The Anaheim City Council this week gave final approval to an additional 2 percent tax on hotel stays in and around Disneyland, which means that tourism officials will have about $9 million more than they do now to promote the city’s hotels and attractions.
It also means that in the course of handling all this money, the city’s tourism executives will have to know California’s open government laws, in particular the Brown Act. And judging from comments made by one official, they’ve got a lot to learn.
The tourism improvement district that the City Council approved is to be created and run by the Anaheim/Orange County Visitor and Convention Bureau. And it will clearly be subject to the Brown Act, California’s open meeting law, said officials from other cities and Terry Francke, general counsel of CalAware and Voice of OC’s open government consultant.
Yet Charles Ahlers, president of the Visitor and Convention Bureau, acknowledged Wednesday that he barely knows anything about the Brown Act.
“I’m sorry I’m not up on the law. I’m not an attorney — I have no experience with the Brown Act,” Ahlers said.
Ahlers told the City Council on Tuesday night that the bureau plans to hold a public meeting each year. But the Brown Act requires far more than that.
From the Brown Act:
In enacting this chapter, the Legislature finds and declares that the public commissions, boards and councils and the other public agencies in this State exist to aid in the conduct of the people’s business.
It is the intent of the law that their actions be taken openly and that their deliberations be conducted openly. The people of this State do not yield their sovereignty to the agencies which serve them.

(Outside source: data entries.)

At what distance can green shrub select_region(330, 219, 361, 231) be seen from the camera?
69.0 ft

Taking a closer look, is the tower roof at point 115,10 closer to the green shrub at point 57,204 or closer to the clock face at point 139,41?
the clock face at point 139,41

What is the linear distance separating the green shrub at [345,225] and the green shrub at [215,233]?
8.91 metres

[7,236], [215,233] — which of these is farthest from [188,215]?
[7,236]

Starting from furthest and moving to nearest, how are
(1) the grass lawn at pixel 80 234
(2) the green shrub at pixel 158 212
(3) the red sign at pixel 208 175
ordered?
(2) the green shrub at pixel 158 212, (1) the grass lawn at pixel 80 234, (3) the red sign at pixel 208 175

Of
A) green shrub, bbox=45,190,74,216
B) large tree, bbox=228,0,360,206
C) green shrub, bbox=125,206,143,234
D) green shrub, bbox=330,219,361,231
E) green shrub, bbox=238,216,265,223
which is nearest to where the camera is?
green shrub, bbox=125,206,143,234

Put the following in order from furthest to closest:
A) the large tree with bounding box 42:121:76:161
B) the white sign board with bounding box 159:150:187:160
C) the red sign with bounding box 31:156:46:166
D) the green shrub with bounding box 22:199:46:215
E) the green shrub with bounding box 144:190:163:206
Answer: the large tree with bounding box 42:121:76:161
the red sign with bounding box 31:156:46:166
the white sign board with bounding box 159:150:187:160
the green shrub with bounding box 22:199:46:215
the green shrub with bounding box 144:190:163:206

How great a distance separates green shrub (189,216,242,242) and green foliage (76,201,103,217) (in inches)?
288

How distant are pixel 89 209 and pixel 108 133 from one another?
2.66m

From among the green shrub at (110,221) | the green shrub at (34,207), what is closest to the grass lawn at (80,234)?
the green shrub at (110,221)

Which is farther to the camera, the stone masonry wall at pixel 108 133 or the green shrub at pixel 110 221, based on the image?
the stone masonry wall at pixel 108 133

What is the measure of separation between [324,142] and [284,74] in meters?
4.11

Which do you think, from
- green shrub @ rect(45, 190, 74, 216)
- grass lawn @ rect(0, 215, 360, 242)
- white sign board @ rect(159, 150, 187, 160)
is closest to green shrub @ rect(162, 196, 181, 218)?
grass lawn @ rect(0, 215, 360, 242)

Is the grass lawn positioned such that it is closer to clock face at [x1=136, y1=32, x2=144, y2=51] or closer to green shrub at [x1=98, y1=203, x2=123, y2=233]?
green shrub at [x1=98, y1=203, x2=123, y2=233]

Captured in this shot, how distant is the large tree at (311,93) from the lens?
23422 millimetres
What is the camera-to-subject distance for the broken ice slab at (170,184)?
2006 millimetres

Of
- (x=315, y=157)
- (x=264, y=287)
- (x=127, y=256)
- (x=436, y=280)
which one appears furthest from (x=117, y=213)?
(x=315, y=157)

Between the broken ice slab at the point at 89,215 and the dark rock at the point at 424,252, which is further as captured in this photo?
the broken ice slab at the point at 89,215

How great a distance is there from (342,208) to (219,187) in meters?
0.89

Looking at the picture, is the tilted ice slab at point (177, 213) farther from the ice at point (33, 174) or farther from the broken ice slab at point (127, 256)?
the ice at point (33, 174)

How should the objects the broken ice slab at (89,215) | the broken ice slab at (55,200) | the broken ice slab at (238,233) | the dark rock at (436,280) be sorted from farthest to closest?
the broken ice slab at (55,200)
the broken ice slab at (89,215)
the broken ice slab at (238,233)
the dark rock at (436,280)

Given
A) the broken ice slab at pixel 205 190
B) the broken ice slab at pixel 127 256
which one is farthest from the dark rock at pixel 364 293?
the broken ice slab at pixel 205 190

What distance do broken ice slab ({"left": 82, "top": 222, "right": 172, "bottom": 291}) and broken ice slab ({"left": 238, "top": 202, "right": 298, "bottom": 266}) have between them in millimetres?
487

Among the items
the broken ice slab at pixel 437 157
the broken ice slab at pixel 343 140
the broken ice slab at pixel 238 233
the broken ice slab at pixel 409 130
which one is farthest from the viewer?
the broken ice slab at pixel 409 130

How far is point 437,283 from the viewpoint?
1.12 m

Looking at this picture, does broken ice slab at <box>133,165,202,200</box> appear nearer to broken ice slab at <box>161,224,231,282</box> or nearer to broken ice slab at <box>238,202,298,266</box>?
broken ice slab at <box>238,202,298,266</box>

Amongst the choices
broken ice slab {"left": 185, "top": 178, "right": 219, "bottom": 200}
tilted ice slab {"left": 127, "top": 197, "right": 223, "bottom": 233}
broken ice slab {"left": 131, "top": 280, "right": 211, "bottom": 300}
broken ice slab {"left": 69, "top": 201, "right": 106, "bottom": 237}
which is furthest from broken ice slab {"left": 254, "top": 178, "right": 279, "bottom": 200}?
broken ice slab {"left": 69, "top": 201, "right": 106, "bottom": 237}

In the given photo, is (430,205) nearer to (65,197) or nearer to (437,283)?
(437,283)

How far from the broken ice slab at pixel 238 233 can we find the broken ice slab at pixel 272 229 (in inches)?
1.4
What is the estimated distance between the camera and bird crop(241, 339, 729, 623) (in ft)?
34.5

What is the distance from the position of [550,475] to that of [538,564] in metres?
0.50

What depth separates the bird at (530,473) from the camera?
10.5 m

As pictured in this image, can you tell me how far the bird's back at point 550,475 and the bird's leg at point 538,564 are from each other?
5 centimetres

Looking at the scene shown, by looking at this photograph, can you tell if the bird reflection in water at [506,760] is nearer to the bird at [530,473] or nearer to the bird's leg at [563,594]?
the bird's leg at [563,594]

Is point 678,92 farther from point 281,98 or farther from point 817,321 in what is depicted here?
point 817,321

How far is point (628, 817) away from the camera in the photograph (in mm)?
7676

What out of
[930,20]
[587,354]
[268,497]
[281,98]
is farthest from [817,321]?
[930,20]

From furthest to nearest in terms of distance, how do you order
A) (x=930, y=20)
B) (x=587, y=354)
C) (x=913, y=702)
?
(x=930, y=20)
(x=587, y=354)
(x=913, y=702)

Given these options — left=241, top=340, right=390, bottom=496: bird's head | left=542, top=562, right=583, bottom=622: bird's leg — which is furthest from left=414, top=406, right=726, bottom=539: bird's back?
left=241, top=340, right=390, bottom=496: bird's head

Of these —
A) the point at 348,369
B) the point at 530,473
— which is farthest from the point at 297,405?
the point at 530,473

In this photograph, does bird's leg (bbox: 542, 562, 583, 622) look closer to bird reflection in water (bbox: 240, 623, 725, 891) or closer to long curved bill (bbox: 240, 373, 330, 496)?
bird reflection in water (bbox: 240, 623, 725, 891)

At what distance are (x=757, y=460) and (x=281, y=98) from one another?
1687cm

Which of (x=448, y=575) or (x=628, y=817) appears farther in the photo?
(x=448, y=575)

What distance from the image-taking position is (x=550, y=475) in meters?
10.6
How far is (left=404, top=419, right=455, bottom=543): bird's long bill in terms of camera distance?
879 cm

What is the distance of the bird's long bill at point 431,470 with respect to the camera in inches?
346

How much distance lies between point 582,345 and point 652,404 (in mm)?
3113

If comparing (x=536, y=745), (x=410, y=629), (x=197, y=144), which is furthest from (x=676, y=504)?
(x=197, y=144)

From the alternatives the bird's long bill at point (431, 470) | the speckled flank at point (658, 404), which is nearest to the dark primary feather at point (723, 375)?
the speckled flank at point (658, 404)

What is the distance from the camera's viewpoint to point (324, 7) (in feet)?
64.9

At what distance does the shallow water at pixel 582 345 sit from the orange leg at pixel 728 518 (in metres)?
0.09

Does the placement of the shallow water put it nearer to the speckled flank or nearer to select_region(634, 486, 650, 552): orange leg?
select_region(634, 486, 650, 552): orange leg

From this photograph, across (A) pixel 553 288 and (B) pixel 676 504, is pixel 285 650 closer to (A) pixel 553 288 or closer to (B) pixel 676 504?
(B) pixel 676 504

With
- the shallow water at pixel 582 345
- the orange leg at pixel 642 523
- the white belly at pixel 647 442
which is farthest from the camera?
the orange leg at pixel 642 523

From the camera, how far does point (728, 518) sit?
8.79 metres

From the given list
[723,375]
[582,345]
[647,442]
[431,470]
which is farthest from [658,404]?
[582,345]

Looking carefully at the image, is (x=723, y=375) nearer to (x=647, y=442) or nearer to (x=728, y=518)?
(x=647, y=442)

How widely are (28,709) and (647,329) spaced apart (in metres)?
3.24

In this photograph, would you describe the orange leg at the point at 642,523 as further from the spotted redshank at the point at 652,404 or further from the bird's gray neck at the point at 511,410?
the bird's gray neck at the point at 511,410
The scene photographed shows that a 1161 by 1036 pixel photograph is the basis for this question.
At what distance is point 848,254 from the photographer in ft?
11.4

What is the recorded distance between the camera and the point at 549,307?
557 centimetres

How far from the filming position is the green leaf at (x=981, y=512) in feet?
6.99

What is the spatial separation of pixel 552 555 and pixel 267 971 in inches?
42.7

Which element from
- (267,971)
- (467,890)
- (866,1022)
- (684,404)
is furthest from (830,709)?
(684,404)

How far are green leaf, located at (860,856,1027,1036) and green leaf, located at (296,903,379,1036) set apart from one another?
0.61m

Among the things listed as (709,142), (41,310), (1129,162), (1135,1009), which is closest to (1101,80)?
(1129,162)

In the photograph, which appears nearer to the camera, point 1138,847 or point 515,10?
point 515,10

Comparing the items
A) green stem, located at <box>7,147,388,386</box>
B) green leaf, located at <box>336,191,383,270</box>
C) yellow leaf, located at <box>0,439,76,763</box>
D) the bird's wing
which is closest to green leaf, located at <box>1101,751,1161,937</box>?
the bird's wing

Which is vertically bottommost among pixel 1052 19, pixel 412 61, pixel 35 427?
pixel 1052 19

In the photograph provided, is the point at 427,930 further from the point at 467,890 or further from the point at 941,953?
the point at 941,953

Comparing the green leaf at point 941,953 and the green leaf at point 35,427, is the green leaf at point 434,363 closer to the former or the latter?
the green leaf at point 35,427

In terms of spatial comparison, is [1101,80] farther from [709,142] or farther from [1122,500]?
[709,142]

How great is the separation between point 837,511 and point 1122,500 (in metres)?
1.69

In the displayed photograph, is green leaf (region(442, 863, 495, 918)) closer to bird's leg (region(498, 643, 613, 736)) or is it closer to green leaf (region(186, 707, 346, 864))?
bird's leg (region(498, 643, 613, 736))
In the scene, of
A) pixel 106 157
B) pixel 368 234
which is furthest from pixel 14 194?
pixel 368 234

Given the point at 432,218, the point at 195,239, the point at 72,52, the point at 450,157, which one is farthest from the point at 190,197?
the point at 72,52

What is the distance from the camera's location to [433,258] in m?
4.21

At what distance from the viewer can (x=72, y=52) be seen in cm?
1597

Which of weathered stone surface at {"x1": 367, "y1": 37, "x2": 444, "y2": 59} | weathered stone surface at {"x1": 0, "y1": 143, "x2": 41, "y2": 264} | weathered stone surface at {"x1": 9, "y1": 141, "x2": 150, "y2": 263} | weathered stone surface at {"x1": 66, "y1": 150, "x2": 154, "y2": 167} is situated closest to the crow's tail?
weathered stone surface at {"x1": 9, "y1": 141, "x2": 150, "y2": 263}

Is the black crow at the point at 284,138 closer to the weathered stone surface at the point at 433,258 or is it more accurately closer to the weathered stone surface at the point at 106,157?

The people, in delegating authority, do not give their public servants the right to decide what is good for the people to know and what is not good for them to know. The people insist on remaining informed so that they may retain control over the instruments they have created.
When Newport Beach adopted its tourism improvement district, it held special classes for those who would be running the district to make sure they understood the Brown Act. Anaheim hasn’t said if it will similarly train leaders of the tourism district.
Francke said a complaint from a Los Angeles merchant that he had trouble getting into a meeting of a special district led to two decisions from an appellate court that held the city “had enough fingerprints, so-to-speak, on the formation” of the district that the fact that it was “actually administered by the nonprofit did not mean they were outside the orbit of the Brown Act.”
Francke said the appellate court decisions were “merchant friendly” and “taxpayer friendly.”
“A hotel in the district,” he said, “should thank its lucky stars they can get into the meeting” where decisions are made on issues, like how the money will be spent.
And finally, the section of California law that allows for the formation of improvement districts states that associations “shall comply with the Ralph M. Brown Act at all times when matters within the subject matter of the district are heard, discussed, or deliberated, and with the California Public Records Act, for all documents relating to activities of the district.”
Ahlers said leaders of the new Tourism Improvement District will follow the Brown Act, if that is what they are supposed to do.
“Whatever the law is, we’re going to comply,” he said. “So what’s your point?”